You can do it by hand if you want to process on a socket level, but really you should be using something like Gotham or Rocket. If your app is mostly doing API calls it should be fine. For something that is more static I don't think it's ready yet.

Data processing was more of a hobby project and I would recommend against for a while. No rust framework is currently good enough if you if you need to do any sort of machine learning. I was just analyzing web server logs to track down a intermittent bug.

Anecdotally I hear a lot of game engine devs are looking into rust but I don't know anything about that world.
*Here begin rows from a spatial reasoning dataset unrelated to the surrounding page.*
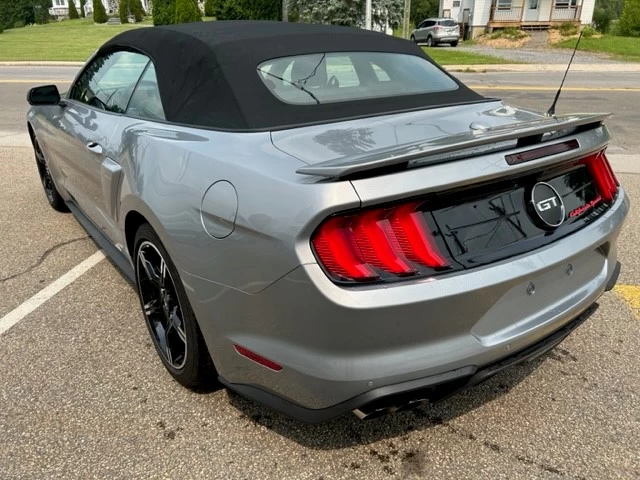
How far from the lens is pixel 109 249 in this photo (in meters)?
3.27

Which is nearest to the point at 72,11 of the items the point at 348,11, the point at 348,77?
the point at 348,11

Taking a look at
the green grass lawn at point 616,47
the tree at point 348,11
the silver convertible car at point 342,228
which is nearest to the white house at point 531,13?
the green grass lawn at point 616,47

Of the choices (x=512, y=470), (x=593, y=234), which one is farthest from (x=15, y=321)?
(x=593, y=234)

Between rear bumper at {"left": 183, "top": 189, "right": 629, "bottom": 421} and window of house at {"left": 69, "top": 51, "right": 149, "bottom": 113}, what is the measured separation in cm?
155

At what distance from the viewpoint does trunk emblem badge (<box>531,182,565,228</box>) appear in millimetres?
1997

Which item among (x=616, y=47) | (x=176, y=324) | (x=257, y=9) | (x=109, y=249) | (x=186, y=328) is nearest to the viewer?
(x=186, y=328)

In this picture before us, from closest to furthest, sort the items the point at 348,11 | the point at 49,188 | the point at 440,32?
the point at 49,188, the point at 348,11, the point at 440,32

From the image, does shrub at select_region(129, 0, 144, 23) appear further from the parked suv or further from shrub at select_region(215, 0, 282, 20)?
the parked suv

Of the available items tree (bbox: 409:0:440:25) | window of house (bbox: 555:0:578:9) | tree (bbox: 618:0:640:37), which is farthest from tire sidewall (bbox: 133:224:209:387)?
tree (bbox: 409:0:440:25)

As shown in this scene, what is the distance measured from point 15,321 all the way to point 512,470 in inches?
109

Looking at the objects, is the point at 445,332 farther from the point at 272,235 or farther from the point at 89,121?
the point at 89,121

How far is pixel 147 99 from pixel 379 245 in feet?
5.74

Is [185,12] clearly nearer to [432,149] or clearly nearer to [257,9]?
[257,9]

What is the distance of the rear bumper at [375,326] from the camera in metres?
1.73
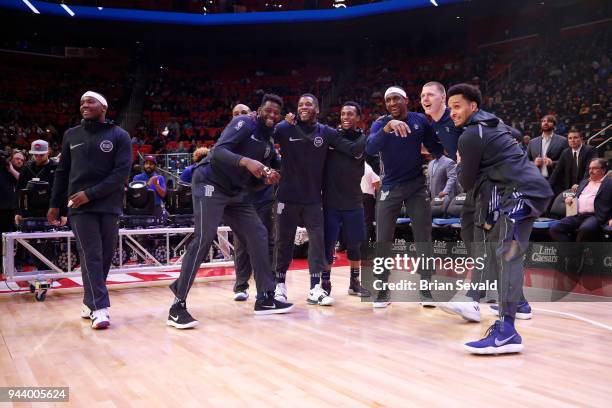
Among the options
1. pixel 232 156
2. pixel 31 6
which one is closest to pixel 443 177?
pixel 232 156

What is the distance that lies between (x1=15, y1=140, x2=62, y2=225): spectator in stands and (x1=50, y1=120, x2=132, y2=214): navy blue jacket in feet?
8.31

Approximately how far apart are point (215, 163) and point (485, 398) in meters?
2.66

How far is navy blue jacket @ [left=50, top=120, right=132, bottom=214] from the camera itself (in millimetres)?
4395

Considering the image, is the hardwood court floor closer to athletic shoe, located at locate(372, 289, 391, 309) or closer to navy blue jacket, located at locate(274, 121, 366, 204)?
athletic shoe, located at locate(372, 289, 391, 309)

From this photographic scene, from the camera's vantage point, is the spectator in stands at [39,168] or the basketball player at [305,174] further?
the spectator in stands at [39,168]

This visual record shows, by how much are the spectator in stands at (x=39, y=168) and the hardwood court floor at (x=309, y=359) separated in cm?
229

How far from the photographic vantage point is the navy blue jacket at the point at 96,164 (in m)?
4.39

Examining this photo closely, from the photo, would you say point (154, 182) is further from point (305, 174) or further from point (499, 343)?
point (499, 343)

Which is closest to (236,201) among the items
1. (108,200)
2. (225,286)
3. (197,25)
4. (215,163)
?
(215,163)

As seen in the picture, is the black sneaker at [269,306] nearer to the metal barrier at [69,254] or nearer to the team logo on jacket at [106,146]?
the team logo on jacket at [106,146]

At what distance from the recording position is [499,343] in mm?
3314

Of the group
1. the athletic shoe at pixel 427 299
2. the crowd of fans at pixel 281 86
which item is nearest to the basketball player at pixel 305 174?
the athletic shoe at pixel 427 299

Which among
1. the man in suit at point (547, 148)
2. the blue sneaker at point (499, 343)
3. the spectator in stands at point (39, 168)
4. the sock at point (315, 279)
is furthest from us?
the man in suit at point (547, 148)

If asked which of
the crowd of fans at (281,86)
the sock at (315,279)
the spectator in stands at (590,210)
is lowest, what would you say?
the sock at (315,279)
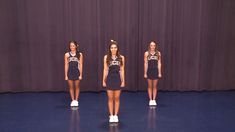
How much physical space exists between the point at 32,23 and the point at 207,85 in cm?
517

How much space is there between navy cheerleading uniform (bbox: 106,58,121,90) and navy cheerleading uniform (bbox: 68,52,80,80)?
1.28 metres

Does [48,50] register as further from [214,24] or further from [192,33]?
[214,24]

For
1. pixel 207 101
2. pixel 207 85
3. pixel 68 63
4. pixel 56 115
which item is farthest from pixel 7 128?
pixel 207 85

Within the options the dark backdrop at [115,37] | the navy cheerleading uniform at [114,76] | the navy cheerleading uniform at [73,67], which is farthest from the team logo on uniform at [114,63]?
the dark backdrop at [115,37]

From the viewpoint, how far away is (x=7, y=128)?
22.4 feet

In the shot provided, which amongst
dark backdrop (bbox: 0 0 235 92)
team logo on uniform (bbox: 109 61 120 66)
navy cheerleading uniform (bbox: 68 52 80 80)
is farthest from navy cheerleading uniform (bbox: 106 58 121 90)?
dark backdrop (bbox: 0 0 235 92)

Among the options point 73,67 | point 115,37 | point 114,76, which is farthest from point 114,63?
point 115,37

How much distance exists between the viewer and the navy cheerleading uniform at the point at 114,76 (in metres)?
6.84

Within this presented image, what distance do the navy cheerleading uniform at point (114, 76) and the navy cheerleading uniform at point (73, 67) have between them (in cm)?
128

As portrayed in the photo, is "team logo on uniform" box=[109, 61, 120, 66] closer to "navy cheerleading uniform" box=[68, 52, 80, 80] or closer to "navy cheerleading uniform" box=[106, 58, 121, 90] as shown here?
"navy cheerleading uniform" box=[106, 58, 121, 90]

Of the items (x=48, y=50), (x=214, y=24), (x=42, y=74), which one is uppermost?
(x=214, y=24)

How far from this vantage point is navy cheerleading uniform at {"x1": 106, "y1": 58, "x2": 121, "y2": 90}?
6.84m

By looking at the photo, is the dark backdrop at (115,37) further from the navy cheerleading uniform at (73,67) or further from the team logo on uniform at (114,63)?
the team logo on uniform at (114,63)

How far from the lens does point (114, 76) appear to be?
271 inches
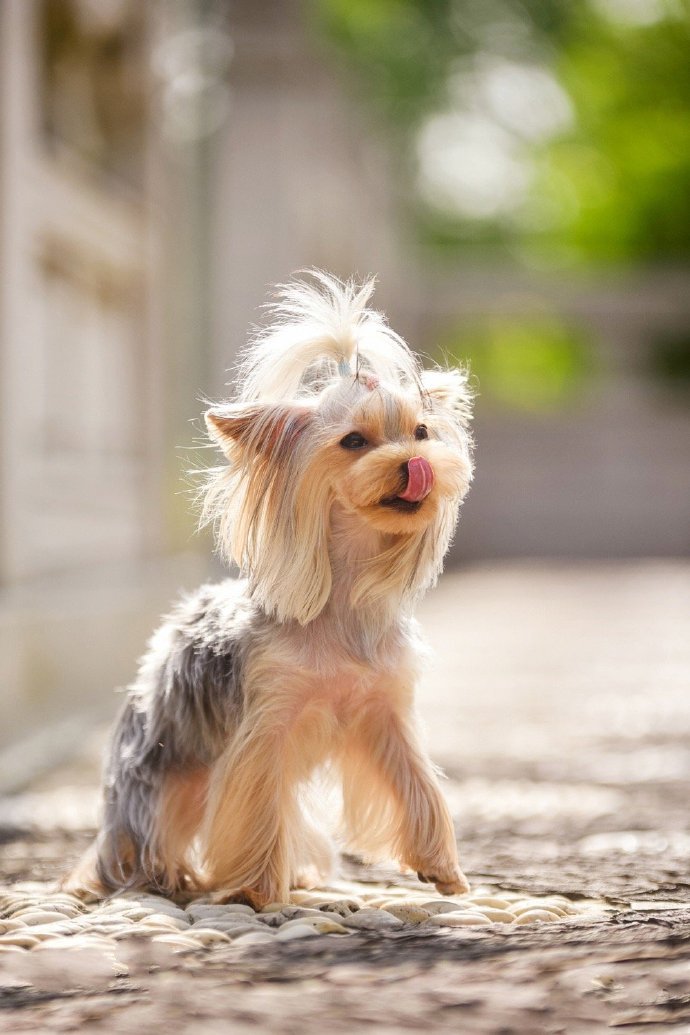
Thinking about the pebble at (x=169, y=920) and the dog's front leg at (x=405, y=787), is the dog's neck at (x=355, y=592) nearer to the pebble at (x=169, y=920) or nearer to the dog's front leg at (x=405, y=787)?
the dog's front leg at (x=405, y=787)

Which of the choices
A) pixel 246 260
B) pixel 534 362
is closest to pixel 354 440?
pixel 246 260

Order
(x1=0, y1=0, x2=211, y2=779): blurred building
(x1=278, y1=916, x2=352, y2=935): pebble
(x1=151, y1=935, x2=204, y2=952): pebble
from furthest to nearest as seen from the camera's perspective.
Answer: (x1=0, y1=0, x2=211, y2=779): blurred building, (x1=278, y1=916, x2=352, y2=935): pebble, (x1=151, y1=935, x2=204, y2=952): pebble

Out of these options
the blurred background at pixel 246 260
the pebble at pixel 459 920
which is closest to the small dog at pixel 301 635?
the pebble at pixel 459 920

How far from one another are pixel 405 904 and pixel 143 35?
682 cm

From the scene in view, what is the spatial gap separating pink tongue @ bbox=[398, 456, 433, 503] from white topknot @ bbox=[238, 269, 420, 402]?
0.26 metres

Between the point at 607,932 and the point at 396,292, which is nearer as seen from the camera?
the point at 607,932

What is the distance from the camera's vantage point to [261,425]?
106 inches

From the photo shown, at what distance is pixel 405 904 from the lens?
8.85ft

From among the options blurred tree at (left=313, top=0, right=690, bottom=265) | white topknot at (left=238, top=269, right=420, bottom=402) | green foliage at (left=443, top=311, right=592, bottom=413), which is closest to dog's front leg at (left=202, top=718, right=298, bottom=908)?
white topknot at (left=238, top=269, right=420, bottom=402)

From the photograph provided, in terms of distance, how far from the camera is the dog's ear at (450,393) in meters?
2.82

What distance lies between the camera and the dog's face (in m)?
2.54

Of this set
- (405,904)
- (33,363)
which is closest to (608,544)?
(33,363)

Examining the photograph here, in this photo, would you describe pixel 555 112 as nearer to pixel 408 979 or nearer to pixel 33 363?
pixel 33 363

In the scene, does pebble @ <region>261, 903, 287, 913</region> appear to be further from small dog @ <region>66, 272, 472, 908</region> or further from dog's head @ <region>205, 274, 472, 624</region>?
dog's head @ <region>205, 274, 472, 624</region>
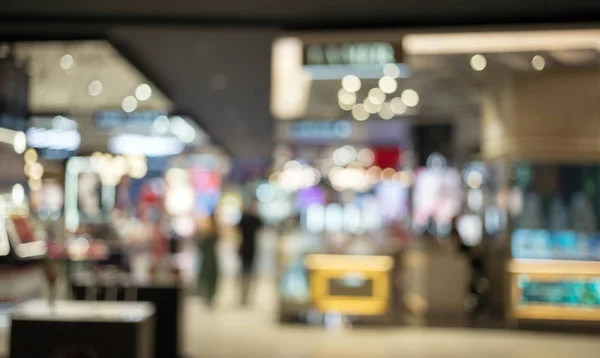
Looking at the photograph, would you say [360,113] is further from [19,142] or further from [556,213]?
[19,142]

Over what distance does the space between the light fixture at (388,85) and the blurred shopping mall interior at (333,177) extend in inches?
3.3

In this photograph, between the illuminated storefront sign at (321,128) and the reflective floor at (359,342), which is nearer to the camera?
the reflective floor at (359,342)

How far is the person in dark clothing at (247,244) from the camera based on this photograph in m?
10.4

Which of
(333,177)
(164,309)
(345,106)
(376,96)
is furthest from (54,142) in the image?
(333,177)

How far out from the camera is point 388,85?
9.74 m

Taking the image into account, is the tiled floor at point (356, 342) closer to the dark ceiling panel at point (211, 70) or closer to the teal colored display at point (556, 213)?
→ the teal colored display at point (556, 213)

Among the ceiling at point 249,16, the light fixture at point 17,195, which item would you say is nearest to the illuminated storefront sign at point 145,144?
the light fixture at point 17,195

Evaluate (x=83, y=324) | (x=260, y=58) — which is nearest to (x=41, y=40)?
(x=83, y=324)

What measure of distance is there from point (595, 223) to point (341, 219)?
4.82 metres

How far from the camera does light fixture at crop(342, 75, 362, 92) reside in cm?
938

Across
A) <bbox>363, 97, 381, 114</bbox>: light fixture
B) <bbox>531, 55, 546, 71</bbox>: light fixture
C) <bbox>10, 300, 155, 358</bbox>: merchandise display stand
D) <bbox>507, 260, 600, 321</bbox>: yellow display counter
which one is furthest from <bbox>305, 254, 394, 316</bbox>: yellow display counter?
<bbox>10, 300, 155, 358</bbox>: merchandise display stand

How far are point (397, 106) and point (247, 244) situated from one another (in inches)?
150

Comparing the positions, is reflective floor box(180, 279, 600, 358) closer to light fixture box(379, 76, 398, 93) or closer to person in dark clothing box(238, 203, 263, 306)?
person in dark clothing box(238, 203, 263, 306)

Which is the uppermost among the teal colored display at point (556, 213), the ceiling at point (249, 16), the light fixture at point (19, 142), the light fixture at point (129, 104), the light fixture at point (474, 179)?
the light fixture at point (129, 104)
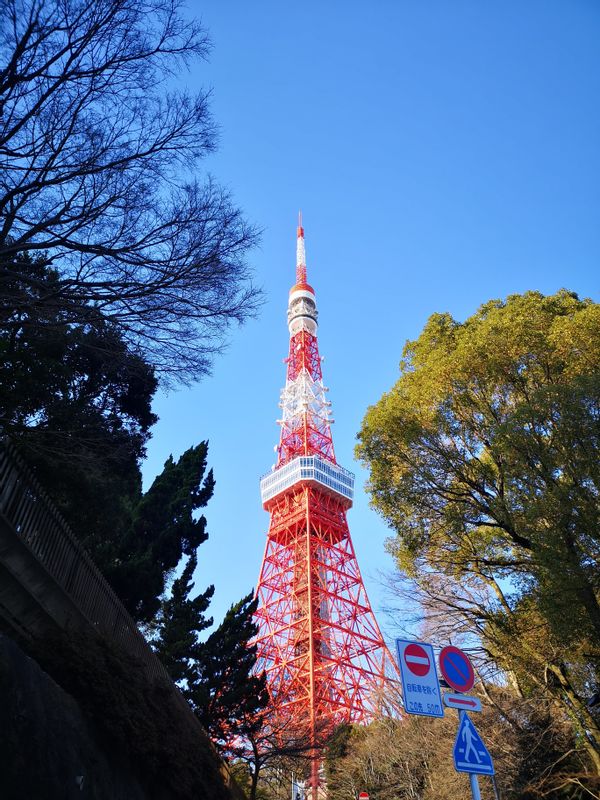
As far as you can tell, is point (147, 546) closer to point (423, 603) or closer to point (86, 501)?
point (86, 501)

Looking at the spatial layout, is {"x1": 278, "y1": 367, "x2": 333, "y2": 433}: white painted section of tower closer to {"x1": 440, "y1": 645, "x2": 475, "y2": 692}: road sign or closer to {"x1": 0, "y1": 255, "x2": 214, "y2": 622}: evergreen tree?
{"x1": 0, "y1": 255, "x2": 214, "y2": 622}: evergreen tree

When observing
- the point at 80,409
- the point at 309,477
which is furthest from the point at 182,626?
the point at 309,477

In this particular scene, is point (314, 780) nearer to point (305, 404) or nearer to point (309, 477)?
point (309, 477)

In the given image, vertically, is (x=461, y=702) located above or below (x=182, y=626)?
below

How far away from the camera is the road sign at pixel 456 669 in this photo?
4.61 meters

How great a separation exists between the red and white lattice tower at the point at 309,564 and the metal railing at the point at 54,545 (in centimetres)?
1790

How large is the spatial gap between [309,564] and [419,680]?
29851mm

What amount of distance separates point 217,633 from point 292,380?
28.6 meters

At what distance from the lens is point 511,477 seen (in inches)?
326

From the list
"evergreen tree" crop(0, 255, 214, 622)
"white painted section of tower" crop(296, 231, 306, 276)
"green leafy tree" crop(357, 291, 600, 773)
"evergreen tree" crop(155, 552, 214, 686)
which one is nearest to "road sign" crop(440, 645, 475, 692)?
"green leafy tree" crop(357, 291, 600, 773)

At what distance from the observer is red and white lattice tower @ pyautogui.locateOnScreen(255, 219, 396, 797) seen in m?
29.6

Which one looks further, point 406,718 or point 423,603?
point 406,718

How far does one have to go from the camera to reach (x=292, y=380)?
42.4 meters

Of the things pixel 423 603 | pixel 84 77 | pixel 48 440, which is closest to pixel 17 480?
pixel 48 440
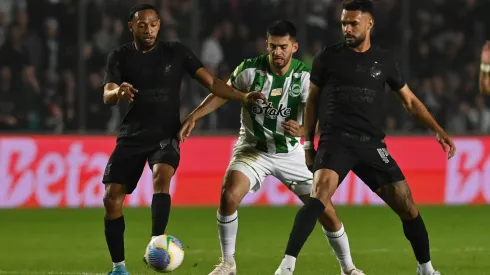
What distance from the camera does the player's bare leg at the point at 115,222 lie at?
27.6 ft

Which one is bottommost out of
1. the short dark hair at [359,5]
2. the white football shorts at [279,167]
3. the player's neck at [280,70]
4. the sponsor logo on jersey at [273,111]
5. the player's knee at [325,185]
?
the white football shorts at [279,167]

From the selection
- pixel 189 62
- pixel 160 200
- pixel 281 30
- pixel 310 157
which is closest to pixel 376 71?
pixel 310 157

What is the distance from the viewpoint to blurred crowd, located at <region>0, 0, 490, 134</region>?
53.8 feet

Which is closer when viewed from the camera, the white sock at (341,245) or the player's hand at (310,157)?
the player's hand at (310,157)

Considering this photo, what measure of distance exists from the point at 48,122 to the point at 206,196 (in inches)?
99.7

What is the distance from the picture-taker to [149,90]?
8.58m

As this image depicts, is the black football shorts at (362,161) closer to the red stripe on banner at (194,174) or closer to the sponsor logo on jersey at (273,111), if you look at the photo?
the sponsor logo on jersey at (273,111)

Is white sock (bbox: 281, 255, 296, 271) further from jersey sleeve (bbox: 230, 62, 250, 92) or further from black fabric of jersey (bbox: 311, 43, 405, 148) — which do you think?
jersey sleeve (bbox: 230, 62, 250, 92)

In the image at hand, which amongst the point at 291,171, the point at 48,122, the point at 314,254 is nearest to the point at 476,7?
the point at 48,122

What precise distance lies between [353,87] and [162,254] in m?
1.78

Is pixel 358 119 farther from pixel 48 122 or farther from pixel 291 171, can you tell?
pixel 48 122

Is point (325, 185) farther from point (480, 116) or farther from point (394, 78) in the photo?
point (480, 116)

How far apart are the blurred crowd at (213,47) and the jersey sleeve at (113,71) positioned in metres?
7.75

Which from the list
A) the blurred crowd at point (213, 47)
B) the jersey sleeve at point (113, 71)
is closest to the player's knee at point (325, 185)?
the jersey sleeve at point (113, 71)
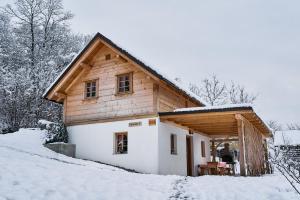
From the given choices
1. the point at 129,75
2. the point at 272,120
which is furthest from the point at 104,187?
the point at 272,120

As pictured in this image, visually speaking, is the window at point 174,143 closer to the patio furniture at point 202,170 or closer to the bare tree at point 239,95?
the patio furniture at point 202,170

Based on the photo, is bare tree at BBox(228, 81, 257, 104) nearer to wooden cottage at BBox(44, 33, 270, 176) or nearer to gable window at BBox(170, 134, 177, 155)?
wooden cottage at BBox(44, 33, 270, 176)

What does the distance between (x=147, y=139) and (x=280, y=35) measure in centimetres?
7063

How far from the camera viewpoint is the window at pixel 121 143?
14133mm

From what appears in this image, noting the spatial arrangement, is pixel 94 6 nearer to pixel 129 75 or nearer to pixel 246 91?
pixel 246 91

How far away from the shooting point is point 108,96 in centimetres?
1492

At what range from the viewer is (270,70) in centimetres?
6712

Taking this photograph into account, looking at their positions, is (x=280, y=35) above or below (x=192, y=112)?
above

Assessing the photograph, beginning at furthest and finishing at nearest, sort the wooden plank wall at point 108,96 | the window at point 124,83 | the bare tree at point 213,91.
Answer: the bare tree at point 213,91, the window at point 124,83, the wooden plank wall at point 108,96

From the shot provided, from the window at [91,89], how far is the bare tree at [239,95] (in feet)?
79.7

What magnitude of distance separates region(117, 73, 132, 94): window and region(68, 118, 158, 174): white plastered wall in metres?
1.54


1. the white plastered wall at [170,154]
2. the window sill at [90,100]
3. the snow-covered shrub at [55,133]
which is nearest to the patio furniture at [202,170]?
the white plastered wall at [170,154]

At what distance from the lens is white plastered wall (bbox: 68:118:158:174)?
13.1m

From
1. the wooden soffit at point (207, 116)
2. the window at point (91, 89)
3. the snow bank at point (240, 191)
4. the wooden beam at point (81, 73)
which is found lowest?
the snow bank at point (240, 191)
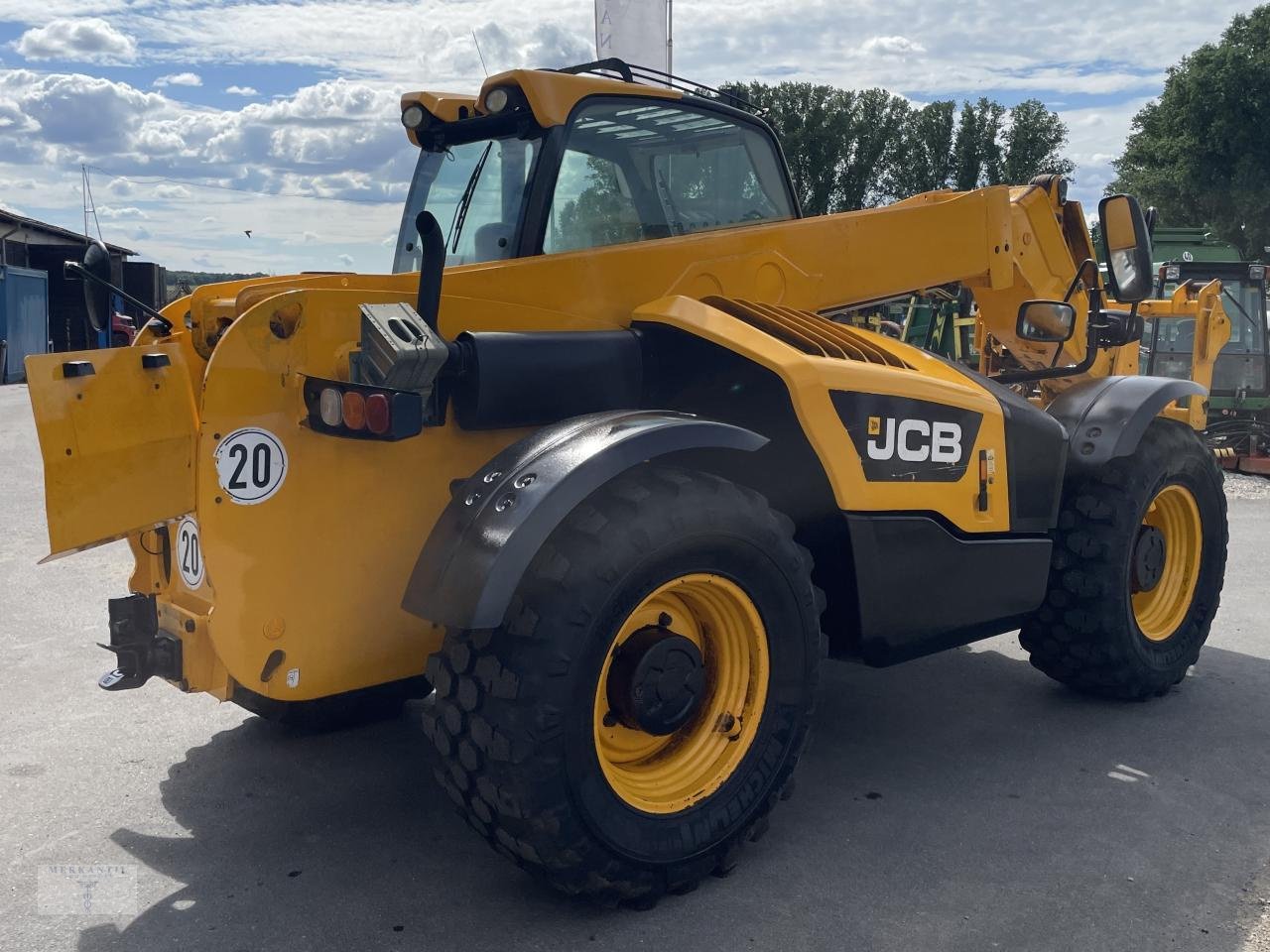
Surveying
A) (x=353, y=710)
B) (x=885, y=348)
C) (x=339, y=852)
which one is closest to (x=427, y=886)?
(x=339, y=852)

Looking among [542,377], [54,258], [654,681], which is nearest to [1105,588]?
[654,681]

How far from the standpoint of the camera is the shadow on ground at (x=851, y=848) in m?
3.17

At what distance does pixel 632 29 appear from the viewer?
27.8 ft

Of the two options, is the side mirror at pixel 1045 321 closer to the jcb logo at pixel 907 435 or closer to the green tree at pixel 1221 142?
the jcb logo at pixel 907 435

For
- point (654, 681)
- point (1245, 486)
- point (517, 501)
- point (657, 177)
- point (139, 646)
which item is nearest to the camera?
point (517, 501)

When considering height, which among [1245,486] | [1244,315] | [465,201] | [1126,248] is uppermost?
[465,201]

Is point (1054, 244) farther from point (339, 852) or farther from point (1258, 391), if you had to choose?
point (1258, 391)

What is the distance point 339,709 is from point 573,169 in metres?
2.20

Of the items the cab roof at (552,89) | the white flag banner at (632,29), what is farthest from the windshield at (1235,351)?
the cab roof at (552,89)

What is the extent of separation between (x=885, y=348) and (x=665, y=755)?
167cm

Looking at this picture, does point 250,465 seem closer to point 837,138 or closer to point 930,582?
point 930,582

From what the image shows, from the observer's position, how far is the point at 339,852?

amateur gamedev here, here's how I feel about rust:

My game doesn't need to be safe or threaded, nice to have but kinda defeats the purpose of rust.
Piston is a confusing mess and I don't even want to try messing with it.
rust's lua (hlua) and serde are very nice libs. #[derive(Serialize)] for going to json and back is wizardry that I wish C++ had.
Modules are fricking great once you understand them.
High-level graphics bindings are sadly lacking, though using gl-rs with glutin is probably sufficient for most people. rust-sdl2 is pretty good for 2d, albeit over-engineered.
I find the language is missing a lot of ergonomic features. It's very hard to write rust code that compiles the first time, and easy to repeat yourself.
You have to compose all your data structures, which can be a hassle compared to inheritance.

Overall I'd say it's set up for success but lacking the libs to be truly nice for gamedev.

>My game doesn't need to be safe or threaded, nice to have but kinda defeats the purpose of rust.

Wouldn't being threaded be incredibly useful for games which are more demanding when it comes to performance? I mean, if you're an amateur I imagine you're not working on anything high end, but once it reaches beyond the ability of a one or two man team wouldn't that be a highly desirable feature?

I guess the thing with rust is, (unless you use unsafe blocks a lot, which isn't exactly idiomatic), it makes sure that all of your code is threadsafe regardless of whether or not you thread it, or even what parts you thread.
You can get around of a lot of safety things (like checking for pointer aliasing) just by using reference-counted types, but Rc, and Arc is just plain clumsy.

I am a Rust fanboy, but fuck you asshole, I got tired of your spamming. Reported.
EACH FUCKING DAY you create this thread and spam in other ones.

>it's hard to learn since it compresses everything people do wrong in languages as a requirement to even write basic programs
care to explain ?

Well, it has a chance of turning out to be the C++ successor

The borrow checker is like if RAII was mandatory in C++
And it's terribly restrictive

Rust is good if you don't mind being treated like a retard.

First time I've posted this, user. Honest.

This is not the spammer you're looking for.

>guys
Did you just assume my gender?!
Reported to the Rust Police! Enjoy your stay in the gulag

>Sup Forums considers this humor

>treated like a retard
Nah. Rust is less "you're an idiot, so we're going to dumb this down for you," and more "I expect you to be intelligent, and I'm going to hit you with this bag of bricks whenever you act like a dumbass."

You mean Sup Forums

>Wouldn't being threaded be incredibly useful for games which are more demanding when it comes to performance?
Nongamedev here: As far as I get it, Rusts avoids race conditions by avoiding too much aliasing. Since in games everything has to interact with everything this sounds like a hard time.
The only thing I can think of that isn't connected to almost everything else is particle effects and those are moved to the GPU novadays.

Nope, Rust avoids data races at the type system level, a program with data races will not compile.

That's achieved through the Send and Sync marker traits. Of course if you write your own threading abstraction using whatever platform dependant code with unsafe and not implement Send and Sync properly then you're back to step one.

>Wouldn't being threaded be incredibly useful for games which are more demanding when it comes to performance?
Rust won't automatically make your game logic properly utilize all available cores. It simply ensures that there are no data race conditions during compile time, that's about all their "fearless concurrency" slogan stands for.

The syntax is horrifying. Immutability by default does not work for what claims to be a systems programming language. Neither does the borrow checker. Then there are other nuisances, like the :: operator.